Records in City Hall show that Central Houston Holding LLC — in Mineola, NY — has owned the building at 20 Norwich Ave. since 2003. The company did not respond on Thursday to a phone call seeking comment.
"We could never get the property manager to do anything over there," said Greg Arpin, Norwich assistant building official.
The building department on May 11, 2017, issued a permit to apply new roofing material to the area above Starrwood, but Arpin said Central Houston Holding LLC didn't use the product they said they were going to use. He said he asked repeatedly for information about what they used but never got it.
Arpin said he has been dealing with electrical and other issues across the building, which includes other businesses, for several years.
"If it wasn't for Starrwood being such good people, we would've shut them down a long time ago," Arpin said. The "good people" he was referring to are the owners of the market itself, who took over in 2015. The previous operators were Bill Starr and Steve Wood, who in 2010 took over operations of the Village Market in Ledyard.
Letters in the building department show issues with Central Houston Holding LLC going back years.
In April of 2015, Arpin wrote a letter saying 20 Norwich Ave. needed immediate electrical repairs, and he threatened termination of electrical service on more than one occasion.
In May of 2010, he sent a notice to the property owners for doing roof work without a permit. That October, he wrote that "roofing material has been installed contrary to the manufacturer's installation instructions."
Central Houston Holding LLC leases the land from the Roman Catholic Diocese of Norwich, and Arpin said Bishop Michael Cote has been unable to get the company to do work either.
Norwich Mayor Peter Nystrom said he visited Starrwood on Thursday to talk to the store manager but has known for a few months that the store was planning to close.

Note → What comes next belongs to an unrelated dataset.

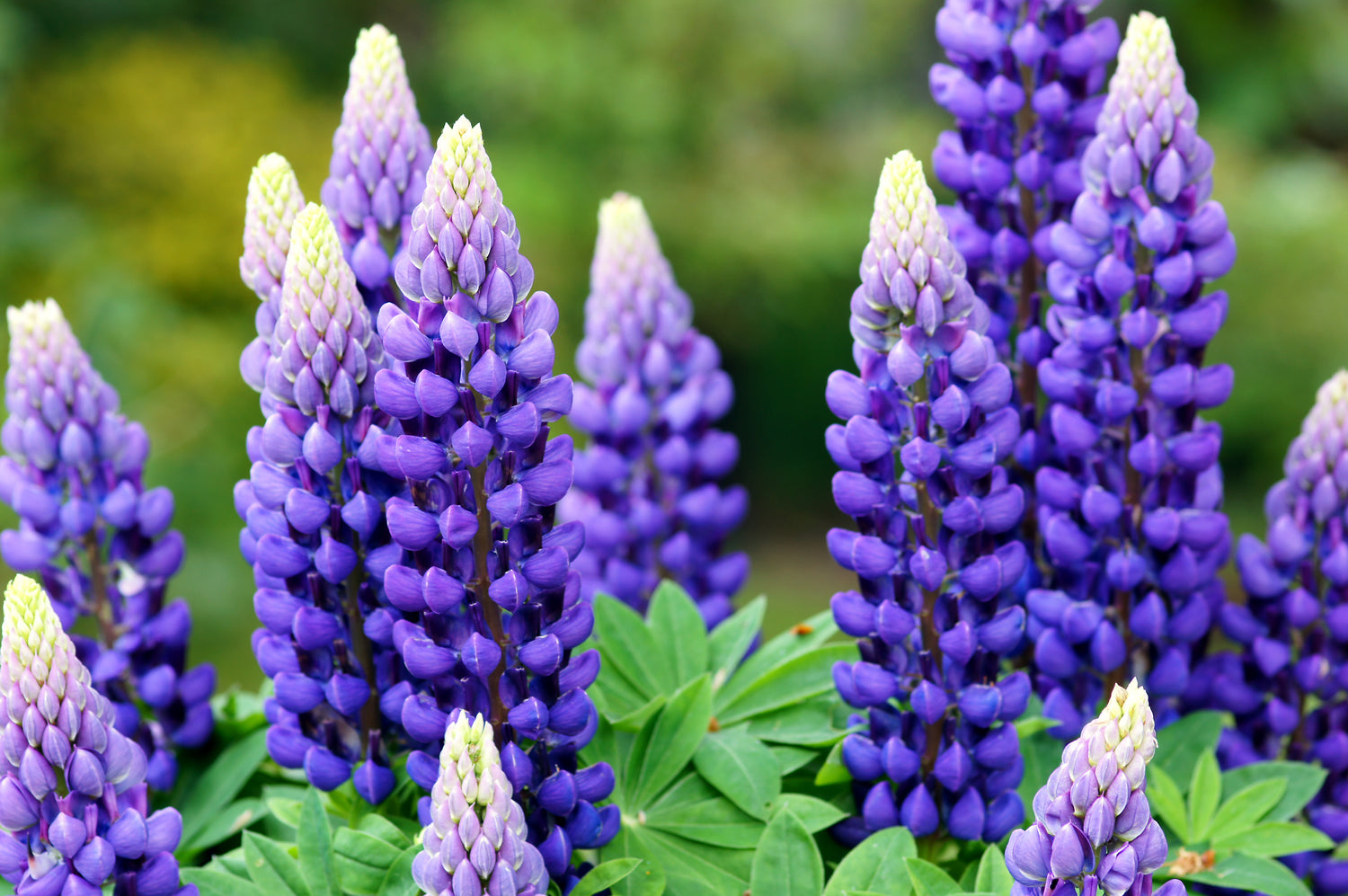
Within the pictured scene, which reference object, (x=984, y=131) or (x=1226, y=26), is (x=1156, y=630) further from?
(x=1226, y=26)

Nystrom said he and the Norwich Community Development Corp., the city's economic development agency, will try to help the store owners find a new location in the Taftville area for the neighborhood grocery store.
"Certainly, a grocery in Taftville would make sense with everything going on there," Nystrom said. "I told them I would work with them in any way I can to keep them in the city."
The market is a short distance from the Ponemah Mill complex, which is being renovated into 237 apartments called the Lofts at Ponemah Mill, and a second 169-unit complex, The Hills at Riverview, both on Route 97 in Taftville.
Nystrom said the store owners were frustrated at the lack of maintenance by the building owner over the years. The grocery store freezer units are considered part of the building, and they have been failing. The units are so old, it has been difficult for the store owners to get parts, he said, and they ran into problems at times with the health department.
The freezer units have been damaged by water from the leaking roof, Nystrom said.
Nystrom said the taxes are current on the building, but he is concerned that given the condition of the building, it would be difficult to find a new tenant.
"It's unfortunate that we're losing any food service and food providers to the area," said Finbar O'Neill, director of operations for the developer of Ponemah Mill. "I really was hoping that we'd be gaining some rather than losing them."
He said he'd love to have something like Starrwood at Ponemah Mill, and that he would have a consultant reach out to the market owners. OneKey LLC, which is developing the apartments in the largest mill building, also owns a second building in the complex and recently purchased a commercial building across from the mill.
Shoppers leaving Starrwood on Thursday expressed disappointment at the loss of a convenient option, and that they would now have to go to a chain like Stop & Shop or Walmart.
Laurie Remondi, who said she has been shopping at Starrwood for 13 or 14 years, said the imminent closure doesn't surprise her, because she's been watching the store go backwards.
But with its location between her home and the barn where she has a horse, Starrwood has been convenient for her.
"I just hope that somebody else takes over and another grocery store comes back," she said.